L'action Crédit Agricole progresse de 2,77 % à mi-journée, portée par UBS et Oddo
Le titre Crédit Agricole affiche une progression de 2,77 % à mi-journée ce mardi 27 janvier 2026, s'établissant à 18,2050 euros contre 17,72 euros la veille. Cette performance se situe dans la continuité d'une dynamique positive amorcée ces dernières semaines, avec un gain de 4,6 % sur sept jours et de 11,45 % sur trois mois. Le groupe bancaire bénéficie d'une actualité à la fois boursière et stratégique marquée par plusieurs événements récents.
UBS et Oddo BHF rehaussent simultanément leurs objectifs de cours
Deux maisons d'analyse ont simultanément revu à la hausse leurs estimations sur le dossier ce mardi. UBS a émis une recommandation d'achat en fixant un objectif de cours à 20,40 euros, tandis qu'Oddo BHF a émis un avis surperformer avec une cible à 20 euros. Ces valorisations suggèrent respectivement des potentiels de hausse de 12 % et de 9,9 % par rapport au cours actuel.
Ces révisions interviennent alors que Crédit Agricole présente des fondamentaux solides, appuyés sur un environnement technique favorable. Le titre évolue désormais au-dessus de ses moyennes mobiles à 50 jours (17,10 euros) et 200 jours (16,54 euros), confirmant une tendance haussière installée. L'indicateur RSI à 54 points reste dans une zone neutre, laissant de la marge avant d'atteindre une situation de surachat. La banque publiera ses résultats annuels 2025 le 4 février prochain, un rendez-vous qui pourrait confirmer la trajectoire positive du groupe sur l'ensemble de l'exercice écoulé.
Le groupe déploie un fonds de 100 millions pour les PME françaises
Crédit Agricole Assurances et IDIA Capital Investissement viennent de créer un véhicule d'investissement doté de 100 millions d'euros, baptisé « Crédit Agricole Assurances Avenir et Territoires ». Ce fonds Evergreen, classé Article 8 selon la réglementation SFDR, cible les PME et ETI françaises pour financer leurs besoins en capitaux propres et quasi-capitaux sur le long terme. Le dispositif s'inscrit dans une logique de proximité territoriale en s'appuyant sur les réseaux LCL et des Caisses régionales.

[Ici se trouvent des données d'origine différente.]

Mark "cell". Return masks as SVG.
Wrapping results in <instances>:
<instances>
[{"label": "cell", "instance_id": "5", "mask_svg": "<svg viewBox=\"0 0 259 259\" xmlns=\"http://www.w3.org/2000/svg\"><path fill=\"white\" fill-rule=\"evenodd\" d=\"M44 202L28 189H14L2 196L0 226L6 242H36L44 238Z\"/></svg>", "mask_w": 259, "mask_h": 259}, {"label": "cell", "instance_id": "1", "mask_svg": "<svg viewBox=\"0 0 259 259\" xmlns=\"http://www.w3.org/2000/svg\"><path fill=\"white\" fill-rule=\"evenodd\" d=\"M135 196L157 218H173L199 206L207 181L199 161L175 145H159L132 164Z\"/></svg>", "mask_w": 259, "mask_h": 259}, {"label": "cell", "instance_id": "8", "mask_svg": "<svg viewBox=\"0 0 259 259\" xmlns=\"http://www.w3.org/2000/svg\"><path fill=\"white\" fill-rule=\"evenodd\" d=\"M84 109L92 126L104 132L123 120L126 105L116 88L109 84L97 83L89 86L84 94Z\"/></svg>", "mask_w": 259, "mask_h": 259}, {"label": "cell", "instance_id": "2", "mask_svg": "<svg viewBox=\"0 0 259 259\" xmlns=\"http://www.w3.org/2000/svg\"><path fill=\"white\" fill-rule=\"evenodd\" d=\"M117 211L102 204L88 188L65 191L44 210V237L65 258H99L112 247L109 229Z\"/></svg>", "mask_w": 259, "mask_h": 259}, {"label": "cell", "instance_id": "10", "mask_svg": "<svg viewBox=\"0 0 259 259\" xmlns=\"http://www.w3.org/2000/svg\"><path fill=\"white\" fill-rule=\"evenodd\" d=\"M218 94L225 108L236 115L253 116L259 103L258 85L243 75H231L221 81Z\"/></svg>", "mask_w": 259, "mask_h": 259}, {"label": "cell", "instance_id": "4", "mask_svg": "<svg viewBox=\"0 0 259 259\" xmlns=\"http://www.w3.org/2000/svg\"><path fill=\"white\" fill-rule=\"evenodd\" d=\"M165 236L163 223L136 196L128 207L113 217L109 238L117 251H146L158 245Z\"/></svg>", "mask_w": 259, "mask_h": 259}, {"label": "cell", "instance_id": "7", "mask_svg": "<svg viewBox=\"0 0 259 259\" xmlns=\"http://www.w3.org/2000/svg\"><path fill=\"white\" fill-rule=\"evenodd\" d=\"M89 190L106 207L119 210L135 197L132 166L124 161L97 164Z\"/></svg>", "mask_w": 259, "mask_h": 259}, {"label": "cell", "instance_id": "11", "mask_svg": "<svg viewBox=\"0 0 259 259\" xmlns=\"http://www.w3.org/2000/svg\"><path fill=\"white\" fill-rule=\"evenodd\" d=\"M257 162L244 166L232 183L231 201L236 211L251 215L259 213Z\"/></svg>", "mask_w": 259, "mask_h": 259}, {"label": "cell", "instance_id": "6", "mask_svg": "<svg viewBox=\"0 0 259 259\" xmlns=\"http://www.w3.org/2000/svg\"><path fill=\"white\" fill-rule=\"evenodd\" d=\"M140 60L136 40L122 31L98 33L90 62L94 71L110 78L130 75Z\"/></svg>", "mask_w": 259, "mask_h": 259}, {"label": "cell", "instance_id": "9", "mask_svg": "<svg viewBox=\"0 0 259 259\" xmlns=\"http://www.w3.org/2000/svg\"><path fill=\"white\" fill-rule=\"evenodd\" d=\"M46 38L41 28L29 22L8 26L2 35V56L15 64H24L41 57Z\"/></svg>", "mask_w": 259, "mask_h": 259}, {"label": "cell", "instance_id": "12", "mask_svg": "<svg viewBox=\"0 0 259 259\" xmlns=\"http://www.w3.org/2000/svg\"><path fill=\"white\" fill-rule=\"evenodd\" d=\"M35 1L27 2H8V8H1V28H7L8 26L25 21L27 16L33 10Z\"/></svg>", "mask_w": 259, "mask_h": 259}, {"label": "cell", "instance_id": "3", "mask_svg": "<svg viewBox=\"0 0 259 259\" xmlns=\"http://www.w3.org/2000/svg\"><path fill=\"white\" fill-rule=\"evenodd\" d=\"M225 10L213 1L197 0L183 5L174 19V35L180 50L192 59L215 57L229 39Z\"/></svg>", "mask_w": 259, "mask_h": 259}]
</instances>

Parallèlement, l'établissement fait face à des tensions sociales après un débrayage national organisé le 22 janvier dernier par plusieurs syndicats. Les 78 000 collaborateurs de la Fédération nationale ont été appelés à cesser le travail pour protester contre des augmentations salariales jugées insuffisantes et des suppressions de postes. Des rassemblements ont mobilisé les employés dans plusieurs régions, notamment à Valence, en Bourgogne et en Aveyron, reflétant un malaise social à l'échelle du réseau malgré les bons résultats financiers affichés par le groupe sur l'exercice 2024.